Material start
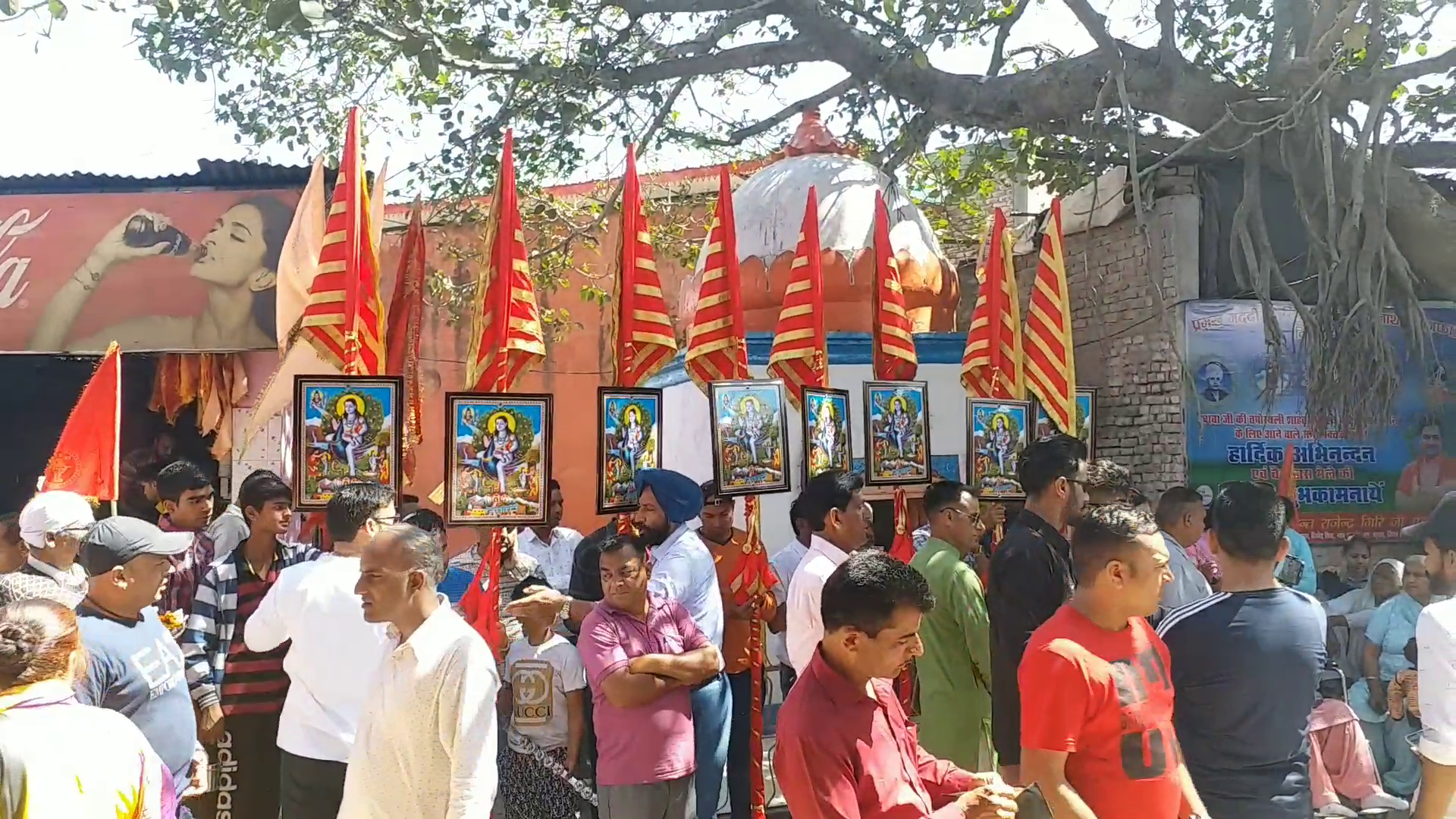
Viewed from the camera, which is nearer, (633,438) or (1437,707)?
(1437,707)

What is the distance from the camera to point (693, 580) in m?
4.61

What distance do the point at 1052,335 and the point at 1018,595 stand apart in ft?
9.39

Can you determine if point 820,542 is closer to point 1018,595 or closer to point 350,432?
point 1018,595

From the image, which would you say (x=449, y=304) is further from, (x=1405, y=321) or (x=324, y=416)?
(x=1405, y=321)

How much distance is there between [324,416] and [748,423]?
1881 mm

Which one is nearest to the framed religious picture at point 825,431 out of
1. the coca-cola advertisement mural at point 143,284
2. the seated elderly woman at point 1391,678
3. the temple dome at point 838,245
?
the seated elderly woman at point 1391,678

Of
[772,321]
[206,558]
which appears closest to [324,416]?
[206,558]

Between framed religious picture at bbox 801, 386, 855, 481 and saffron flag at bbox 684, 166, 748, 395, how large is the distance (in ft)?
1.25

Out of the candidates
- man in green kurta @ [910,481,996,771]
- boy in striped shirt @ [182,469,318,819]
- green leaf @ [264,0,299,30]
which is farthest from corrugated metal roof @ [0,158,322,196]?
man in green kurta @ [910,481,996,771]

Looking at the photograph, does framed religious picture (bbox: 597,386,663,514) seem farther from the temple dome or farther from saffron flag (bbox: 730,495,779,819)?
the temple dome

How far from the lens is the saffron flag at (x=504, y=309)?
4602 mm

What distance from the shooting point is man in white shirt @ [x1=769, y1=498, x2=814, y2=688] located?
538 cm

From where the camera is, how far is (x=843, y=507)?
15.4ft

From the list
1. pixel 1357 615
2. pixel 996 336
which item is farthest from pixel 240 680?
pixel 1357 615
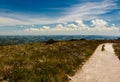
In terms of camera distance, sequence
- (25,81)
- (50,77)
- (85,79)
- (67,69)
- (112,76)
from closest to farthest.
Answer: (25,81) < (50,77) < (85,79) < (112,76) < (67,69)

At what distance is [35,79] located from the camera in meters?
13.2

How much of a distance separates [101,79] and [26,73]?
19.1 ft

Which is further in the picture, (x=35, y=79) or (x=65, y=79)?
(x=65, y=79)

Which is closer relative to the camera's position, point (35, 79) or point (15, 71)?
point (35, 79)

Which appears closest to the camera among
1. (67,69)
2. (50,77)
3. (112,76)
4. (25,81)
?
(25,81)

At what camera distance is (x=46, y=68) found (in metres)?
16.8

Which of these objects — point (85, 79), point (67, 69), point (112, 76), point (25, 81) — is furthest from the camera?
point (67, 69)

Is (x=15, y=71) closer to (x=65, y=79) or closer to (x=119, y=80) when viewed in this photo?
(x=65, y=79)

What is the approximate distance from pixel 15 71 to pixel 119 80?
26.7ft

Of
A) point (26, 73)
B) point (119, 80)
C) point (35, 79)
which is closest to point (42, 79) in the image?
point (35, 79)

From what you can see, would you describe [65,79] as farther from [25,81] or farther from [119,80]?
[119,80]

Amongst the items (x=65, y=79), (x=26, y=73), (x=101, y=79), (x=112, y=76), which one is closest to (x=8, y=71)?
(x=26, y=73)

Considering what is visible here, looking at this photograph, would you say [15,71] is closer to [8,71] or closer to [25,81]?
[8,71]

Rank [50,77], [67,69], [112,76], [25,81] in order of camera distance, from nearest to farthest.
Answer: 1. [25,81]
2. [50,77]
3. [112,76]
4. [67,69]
Material end
Material start
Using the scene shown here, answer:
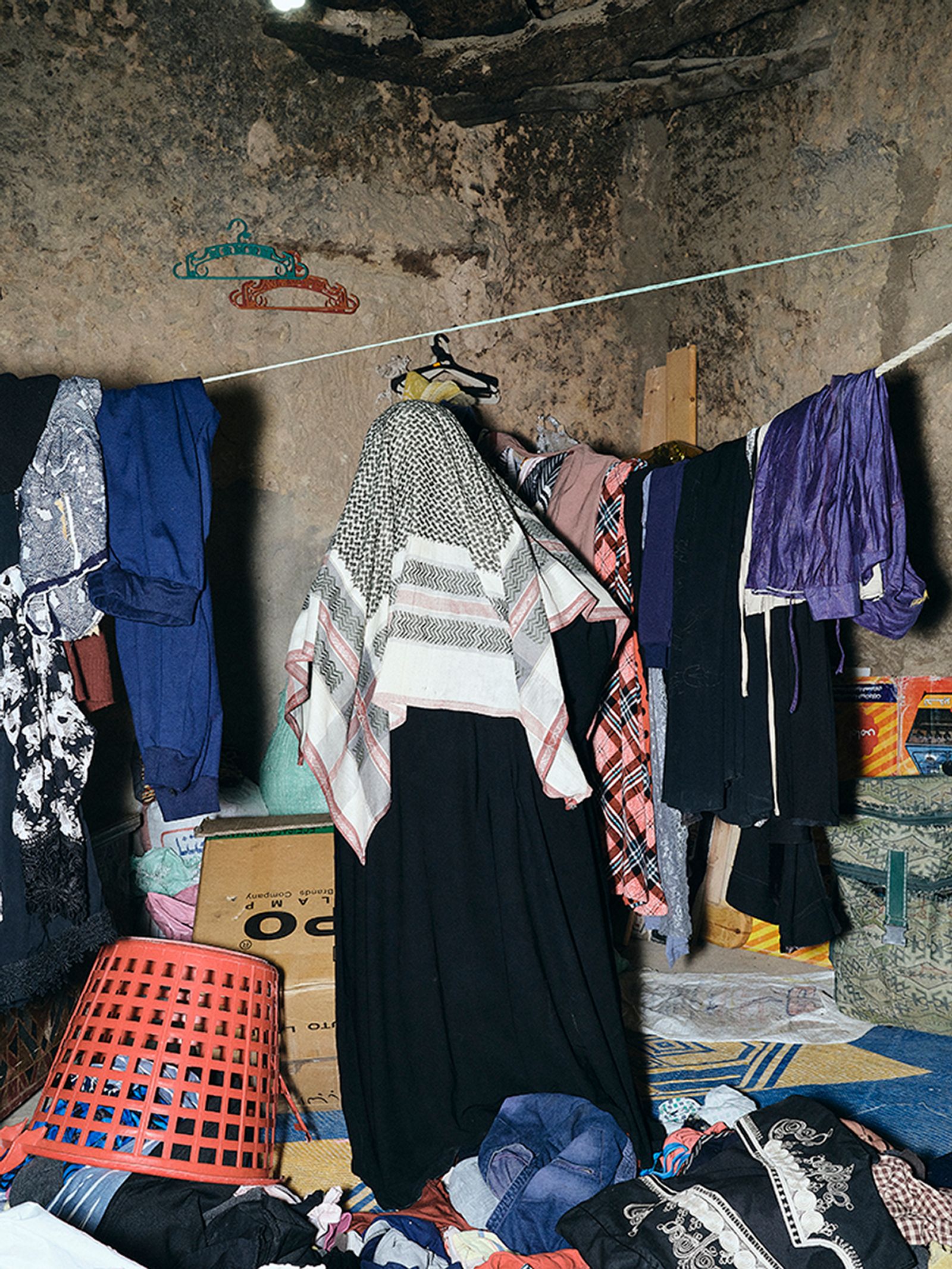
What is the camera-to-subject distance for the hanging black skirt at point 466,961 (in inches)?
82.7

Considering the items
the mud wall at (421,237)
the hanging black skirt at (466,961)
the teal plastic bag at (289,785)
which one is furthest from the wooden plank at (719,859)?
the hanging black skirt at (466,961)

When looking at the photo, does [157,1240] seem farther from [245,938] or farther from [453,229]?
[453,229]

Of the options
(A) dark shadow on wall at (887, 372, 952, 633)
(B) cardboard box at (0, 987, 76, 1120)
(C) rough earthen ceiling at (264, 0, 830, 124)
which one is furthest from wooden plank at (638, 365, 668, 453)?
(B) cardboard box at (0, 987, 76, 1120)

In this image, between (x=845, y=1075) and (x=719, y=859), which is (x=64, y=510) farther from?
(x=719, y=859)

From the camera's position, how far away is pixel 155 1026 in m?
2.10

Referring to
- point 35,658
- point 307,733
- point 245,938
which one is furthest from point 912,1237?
Material end
Short exercise -
Starting at the line containing "In this image, between" and stopping after the line containing "which one is furthest from point 912,1237?", rewrite those entries with "Referring to" changed to "Looking at" and everything else kept the same.

Exercise solution -
In this image, between (x=845, y=1075) and (x=719, y=859), which is (x=64, y=510) farther from?
(x=719, y=859)

From the camera's position, how far away is pixel 155 1026 in m?
2.10

Looking at
- point 35,658
- point 307,733
- point 245,938
which one is furthest from point 912,1237?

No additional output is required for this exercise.